Il clima è stato ulteriormente appesantito dal rinvio di un disegno di legge molto atteso negli Stati Uniti, volto a definire un quadro normativo per il settore crypto. Il dibattito è stato posticipato dopo le obiezioni sollevate da alcune voci dell’industria, in particolare Coinbase, aumentando l’incertezza per gli investitori.
I dazi sulla Groenlandia colpiscono il rischio
Trump ha dichiarato di voler imporre dazi fino al 25% sulle importazioni provenienti da diverse grandi economie europee — tra cui Danimarca, Francia e Regno Unito — finché non verrà raggiunto un accordo per il trasferimento della Groenlandia sotto il controllo statunitense.
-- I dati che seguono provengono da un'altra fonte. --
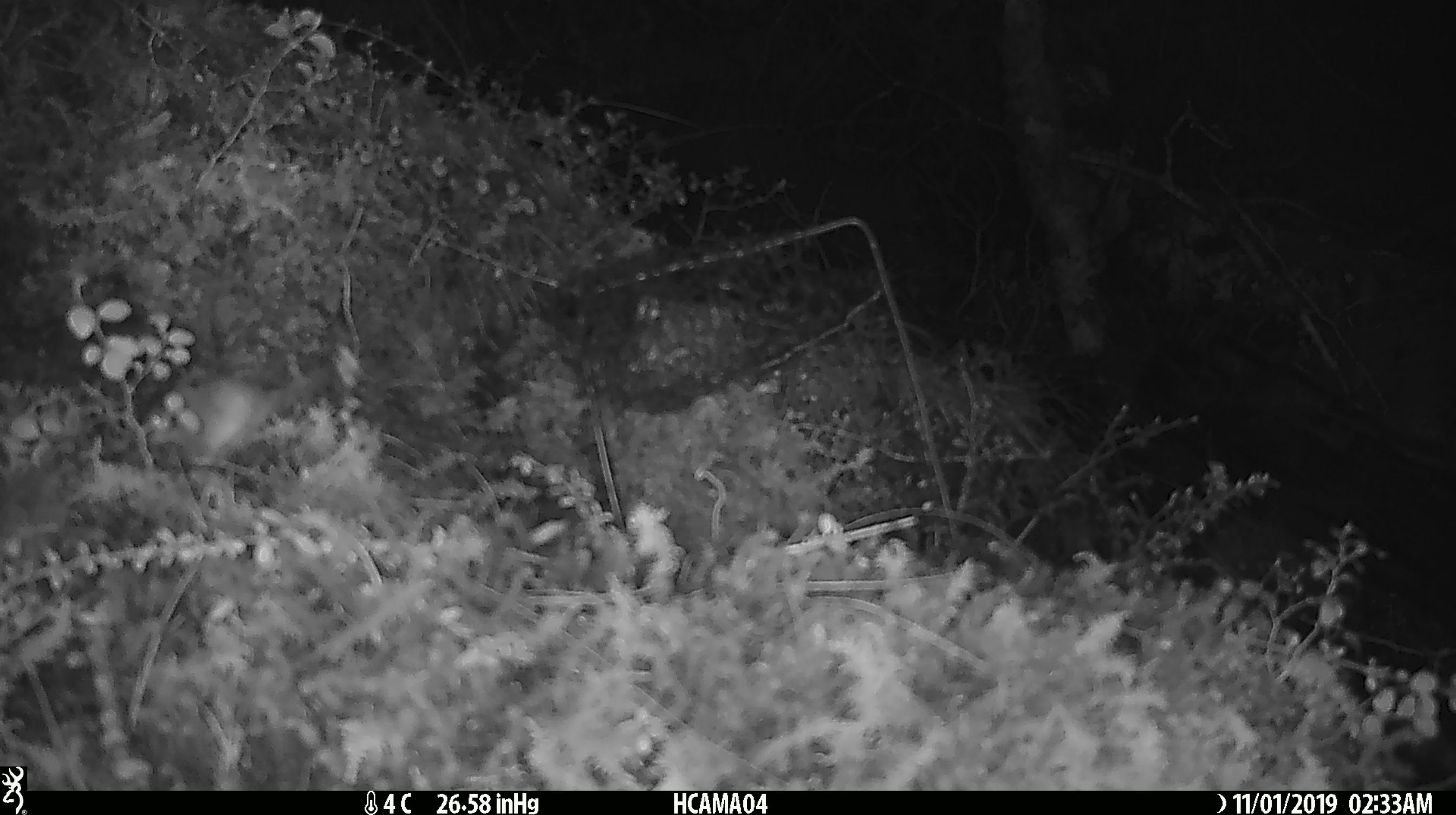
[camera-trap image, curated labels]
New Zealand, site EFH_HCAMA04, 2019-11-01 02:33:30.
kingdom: Animalia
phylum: Chordata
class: Mammalia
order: Rodentia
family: Muridae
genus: Mus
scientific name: Mus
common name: mouse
Mouse (Mus).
I leader europei hanno respinto con decisione la proposta, con la Francia che, secondo indiscrezioni, starebbe preparando misure economiche di ritorsione contro gli Stati Uniti. Lo scontro ha innescato forti ribassi sui mercati globali più sensibili al rischio, alimentando i timori su tensioni all’interno della NATO e su possibili azioni più dirette degli Stati Uniti legate alla Groenlandia.
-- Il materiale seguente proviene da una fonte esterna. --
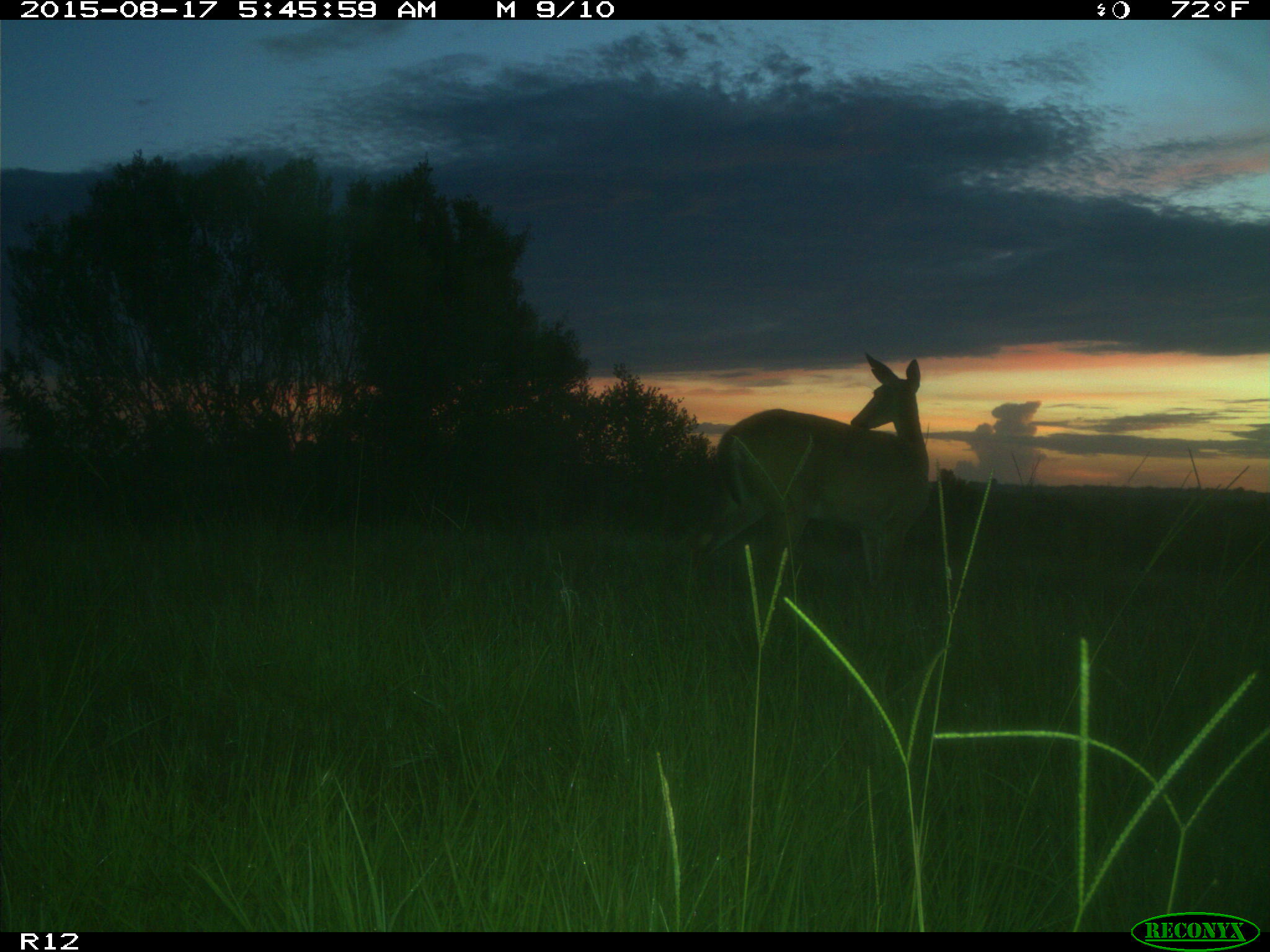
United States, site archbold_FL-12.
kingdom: Animalia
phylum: Chordata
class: Mammalia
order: Artiodactyla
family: Cervidae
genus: Odocoileus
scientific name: Odocoileus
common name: deer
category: unidentified deer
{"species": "unidentified deer (deer) (Odocoileus)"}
Trump, che da tempo sostiene l’importanza strategica della Groenlandia per la sicurezza nazionale USA, ha anche evocato l’ipotesi di un intervento militare nel territorio danese. Tali dichiarazioni sono state prese più seriamente dai mercati dopo l’incursione statunitense in Venezuela all’inizio del 2026.
Sebbene le criptovalute non siano direttamente colpite da dazi o tensioni geopolitiche, questi fattori riducono l’appetito per il rischio necessario a sostenere investimenti speculativi. Le ripetute minacce tariffarie di Trump nel corso del 2025 hanno già coinciso con diversi episodi di “risk-off” nel mercato crypto.
L’aumento dell’avversione al rischio ha inoltre spinto alcuni investitori a privilegiare beni rifugio tradizionali come l’oro rispetto agli asset digitali.
Quasi 900 milioni di dollari liquidati nel mercato crypto
La volatilità ha provocato una forte ondata di liquidazioni nel mercato delle criptovalute, con posizioni per 869,5 milioni di dollari chiuse nelle ultime 24 ore, secondo i dati di Coinglass.
La maggior parte delle liquidazioni ha riguardato posizioni long. Solo Bitcoin ha visto cancellate scommesse per circa 229,5 milioni di dollari, mentre Ether e Solana hanno registrato liquidazioni rispettivamente per circa 154,6 milioni e 60,5 milioni di dollari.
Le vendite del fine settimana hanno di fatto annullato gran parte del modesto recupero osservato nell’ultima settimana, confermando la fragilità del sentiment nel settore.
Le altcoin seguono Bitcoin al ribasso
La maggior parte delle principali criptovalute ha chiuso in calo lunedì, seguendo l’andamento di Bitcoin.
Ether, la seconda criptovaluta per capitalizzazione, è scesa del 3,5% a 3.199,06 dollari. XRP ha perso il 4,7%, tornando sotto quota 2 dollari. Solana è arretrata del 6,6%, mentre Cardano e BNB hanno ceduto rispettivamente il 7,8% e il 2,3%.
Pesanti ribassi anche tra le memecoin, con Dogecoin in calo del 7,4% e $TRUMP in flessione del 6,4%.